Hi Greg,
Awesome information there from Ryan!
Implementing the authorship markup is important in that it basically "outs" anyone who has already stolen your content by telling Google that they are not the original author. With authorship markup properly implemented, it really doesn't matter how many duplicates there are out there, Google will always see those sites as imposters, since no-one else has the ability to verify their authorship with a link back from your Google profile
It is possible to block scrapers from your server (blacklist) using IP address or User Agent if you are able to identify them. Identification is not very difficult if you have access to server logs as there will be a number of clues in the log data. These include excessive hits, bandwidth used, requests for java and css files and high numbers of 401(unauthorized) and 403 (forbidden) HTTP error codes.
Some scrapers are also easily identifiable by User Agent (name). Once the IP address or user agent is known, instructions can be given to the server to block it and if you wish, to serve content which will identify the site as having been scraped.
If you are not able to specifically identify the bot(s) responsible, it is also possible to use alternatives like whitelisting bots that you know are OK. This needs to be handled carefully as ommissions from the whitelist could mean that you have actually banned bots that you want to crawl the site.

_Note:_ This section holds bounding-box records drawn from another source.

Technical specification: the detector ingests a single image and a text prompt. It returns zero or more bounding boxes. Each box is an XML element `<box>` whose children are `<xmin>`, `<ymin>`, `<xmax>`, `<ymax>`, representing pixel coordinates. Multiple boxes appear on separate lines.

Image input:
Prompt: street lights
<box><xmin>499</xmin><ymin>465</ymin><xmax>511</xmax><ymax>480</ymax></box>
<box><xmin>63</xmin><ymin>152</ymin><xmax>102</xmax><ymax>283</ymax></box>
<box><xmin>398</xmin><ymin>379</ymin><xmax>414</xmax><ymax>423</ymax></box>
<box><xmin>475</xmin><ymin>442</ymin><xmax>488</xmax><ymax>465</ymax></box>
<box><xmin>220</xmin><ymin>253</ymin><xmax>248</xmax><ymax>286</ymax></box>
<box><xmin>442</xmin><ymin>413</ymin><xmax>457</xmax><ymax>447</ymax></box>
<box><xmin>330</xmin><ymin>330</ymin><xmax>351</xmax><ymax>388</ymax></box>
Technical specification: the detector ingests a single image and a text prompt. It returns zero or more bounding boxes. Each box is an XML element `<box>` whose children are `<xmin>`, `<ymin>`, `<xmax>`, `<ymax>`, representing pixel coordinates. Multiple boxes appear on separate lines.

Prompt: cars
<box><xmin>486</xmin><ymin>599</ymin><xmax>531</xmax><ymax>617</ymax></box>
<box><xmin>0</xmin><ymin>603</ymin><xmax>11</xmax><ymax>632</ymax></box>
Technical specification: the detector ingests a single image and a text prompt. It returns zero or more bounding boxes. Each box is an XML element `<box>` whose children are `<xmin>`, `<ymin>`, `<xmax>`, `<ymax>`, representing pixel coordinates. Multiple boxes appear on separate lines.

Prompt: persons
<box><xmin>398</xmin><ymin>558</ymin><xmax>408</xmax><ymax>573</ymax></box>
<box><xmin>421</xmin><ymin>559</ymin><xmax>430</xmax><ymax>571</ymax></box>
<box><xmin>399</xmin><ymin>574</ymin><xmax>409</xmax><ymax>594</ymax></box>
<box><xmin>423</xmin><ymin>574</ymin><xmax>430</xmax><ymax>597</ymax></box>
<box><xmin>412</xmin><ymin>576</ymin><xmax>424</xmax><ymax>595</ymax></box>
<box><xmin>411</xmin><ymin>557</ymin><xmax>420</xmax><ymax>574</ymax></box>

If using a LAMP setup (Apache server), then instructions are added to the .htaccess file using PHP. For a Windows server, you use a database or text file with filesystemobject to redirect them to a dead end page. Ours is a LAMP Shop, so I am much more familiar with the .htaccess method.
If using .htaccess you have the choice of returning a 403 FORBIDDEN HTTP error, or using the bot-response.php script to serve an image which identifies the site as scraped
If using bot-response.php, the gif image should be made large enough to break the layout in the scraped site if they serve the content somewhere else. Usually a very large gif that reads something like: "Content on this page has been scraped from yoursite.com. If you are the webmaster please stop trying to steal our content".will do the job.
There is one VERY BIG note of caution if you are thinking of blocking bots from your server. You really need to be an experienced tech to do this. It is NOT something that should be attempted if you don't understand exactly what you are doing and what precautions need to be taken beforehand. There are two major things to consider:
- You can accidentally block the bots that you want to crawl your site. (Major search engines use many different crawlers to do different jobs. They do not always appear as googlebot, slurp etc)
- It is possible for people to create fake bots that appear to be legitimate. If you don't identify these you will not solve the scraping problem.
The authenticity of bots can be verified using Roundtrip DNS Lookups and WhoIs Lookups to check the originating domain and IP address range.
It is possible to add a disallow statement for "bad bots" to your robots.txt file, but scrapers will generally ignore robots.txt by default, so this method is not recommended.
Phew! Think that's everything covered.
Hope it helps,
Sha